Designing effective policies for the online 3D bin packing problem (3D-BPP) has been a long-standing challenge, primarily due to the unpredictable nature of incoming box sequences and stringent physical constraints. While current deep reinforcement learning (DRL) methods for online 3D-BPP have shown promising results in optimizing average performance over an underlying box sequence distribution, they often fail in real-world settings where some worst-case scenarios can materialize. Standard robust DRL algorithms tend to overly prioritize optimizing the worst-case performance at the expense of performance under normal problem instance distribution. To address these issues, we first introduce a permutation-based attacker to investigate the practical robustness of both DRL-based and heuristic methods proposed for solving online 3D-BPP. Then, we propose an adjustable robust reinforcement learning (AR2L) framework that allows efficient adjustment of robustness weights to achieve the desired balance of the policy's performance in average and worst-case environments. Specifically, we formulate the objective function as a weighted sum of expected and worst-case returns, and derive the lower performance bound by relating to the return under a mixture dynamics. To realize this lower bound, we adopt an iterative procedure that searches for the associated mixture dynamics and improves the corresponding policy. We integrate this procedure into two popular robust adversarial algorithms to develop the exact and approximate AR2L algorithms. Experiments demonstrate that AR2L is versatile in the sense that it improves policy robustness while maintaining an acceptable level of performance for the nominal case.

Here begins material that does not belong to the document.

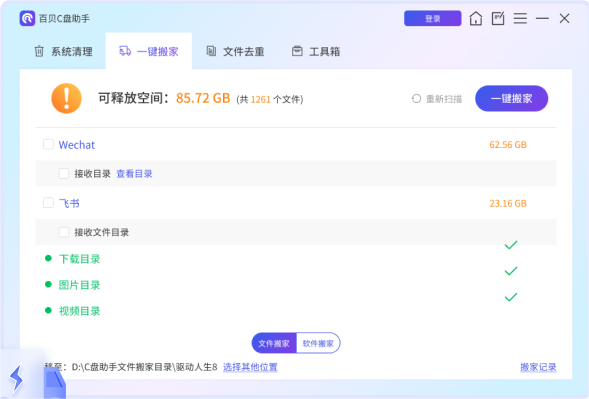 �ٱ�C������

翻译：设计面向在线三维装箱问题（3D-BPP）的有效策略长期面临挑战，主要源于待装箱子序列的不可预测性及严格的物理约束。尽管当前用于在线3D-BPP的深度强化学习（DRL）方法在优化基于潜在箱子序列分布的平均性能方面展现出积极效果，但在真实场景中遭遇极端情况时往往失效。标准鲁棒DRL算法倾向于过度优先优化最差情形性能，却牺牲了正常问题实例分布下的性能表现。为解决这些问题，我们首先引入基于排列的攻击者来探究当前面向在线3D-BPP的DRL方法及启发式方法的实际鲁棒性。随后提出可调鲁棒强化学习（AR2L）框架，该框架能够高效调整鲁棒权重，在策略平均性能与最差环境性能之间实现所需平衡。具体而言，我们构建以期望回报与最差情形回报加权和为目标函数的目标函数，并通过关联混合动力学下的回报推导出性能下界。为实现该下界，我们采用迭代流程搜索对应的混合动力学并改进相应策略。我们将该流程集成到两种主流鲁棒对抗算法中，开发出精确与近似AR2L算法。实验表明，AR2L在提升策略鲁棒性的同时，能保持标称情形下可接受的性能水平，具备显著的通用性。